Le gouvernement haïtien a franchi une nouvelle étape dans le processus de déploiement de la Force de Répression des Gangs (FRG). La ministre des Affaires étrangères et des Cultes, Raina Forbin, et le représentant spécial de la FRG, Jack Christofides, ont signé, le lundi 27 juillet 2026, un accord définissant le statut juridique de la Force sur le territoire haïtien.

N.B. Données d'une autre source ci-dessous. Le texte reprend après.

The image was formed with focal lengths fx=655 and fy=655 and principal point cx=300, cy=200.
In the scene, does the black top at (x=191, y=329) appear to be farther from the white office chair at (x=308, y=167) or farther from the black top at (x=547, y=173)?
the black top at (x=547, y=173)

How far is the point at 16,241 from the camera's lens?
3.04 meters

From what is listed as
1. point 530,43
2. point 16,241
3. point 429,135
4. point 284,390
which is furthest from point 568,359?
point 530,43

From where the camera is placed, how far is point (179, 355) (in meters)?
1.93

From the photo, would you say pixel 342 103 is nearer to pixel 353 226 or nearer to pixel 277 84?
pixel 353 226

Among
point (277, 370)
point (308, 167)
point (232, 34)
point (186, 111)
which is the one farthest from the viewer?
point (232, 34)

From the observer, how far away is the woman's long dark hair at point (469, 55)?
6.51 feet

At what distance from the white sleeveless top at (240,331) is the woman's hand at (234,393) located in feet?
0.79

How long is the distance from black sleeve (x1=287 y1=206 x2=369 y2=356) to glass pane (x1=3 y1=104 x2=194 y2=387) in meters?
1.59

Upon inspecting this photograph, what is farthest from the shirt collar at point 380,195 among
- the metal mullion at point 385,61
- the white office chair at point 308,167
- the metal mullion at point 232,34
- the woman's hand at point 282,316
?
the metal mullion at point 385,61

Ce texte précise les privilèges, les immunités et les conditions d’intervention de la FRG, tout en réaffirmant le respect de la souveraineté d’Haïti et du droit international.
Le gouvernement haïtien a ainsi officiellement doté la Force de Répression des Gangs (FRG) d’un cadre juridique lui permettant d’exercer sa mission dans le pays.
La cérémonie de signature s’est tenue à la Chancellerie en présence de hauts responsables du ministère des Affaires étrangères et de représentants de la FRG.
Selon le ministère des Affaires étrangères et des Cultes, cet accord définit le statut, les privilèges et les immunités accordés à la Force dans l’exécution de son mandat, conformément au droit international. Les autorités estiment qu’il s’agit d’une étape décisive vers le plein déploiement et l’opérationnalisation de cette force chargée d’appuyer les institutions nationales de sécurité.
À cette occasion, la ministre Raina Forbin a salué la coopération de la FRG ainsi que le soutien des partenaires internationaux et des pays contributeurs engagés aux côtés d’Haïti. Elle a réaffirmé la volonté du gouvernement de mettre en place les conditions nécessaires à la réussite de cette mission.
Selon les autorités haïtiennes, l’action de la FRG devrait favoriser le rétablissement de la libre circulation des personnes et des biens, faciliter l’acheminement de l’aide humanitaire, contribuer à la relance des activités économiques et sociales et créer un environnement propice à la tenue des prochaines élections. Le gouvernement rappelle que le retour de la sécurité constitue une condition essentielle au rétablissement de la stabilité et de l’ordre démocratique.
De son côté, Jack Christofides a assuré que la Force agira dans le strict respect de la souveraineté d’Haïti et du droit international. Il a également souligné que l’accord signé ne constitue « nullement un passe-droit pour l’impunité », précisant que la FRG répondra de ses actes devant le Conseil de sécurité ainsi qu’au travers de ses propres mécanismes de contrôle et de reddition de comptes.
Le représentant spécial a enfin rendu hommage aux membres de la Force engagés dans cette mission et a réaffirmé leur détermination à accompagner Haïti dans ses efforts pour rétablir durablement la sécurité.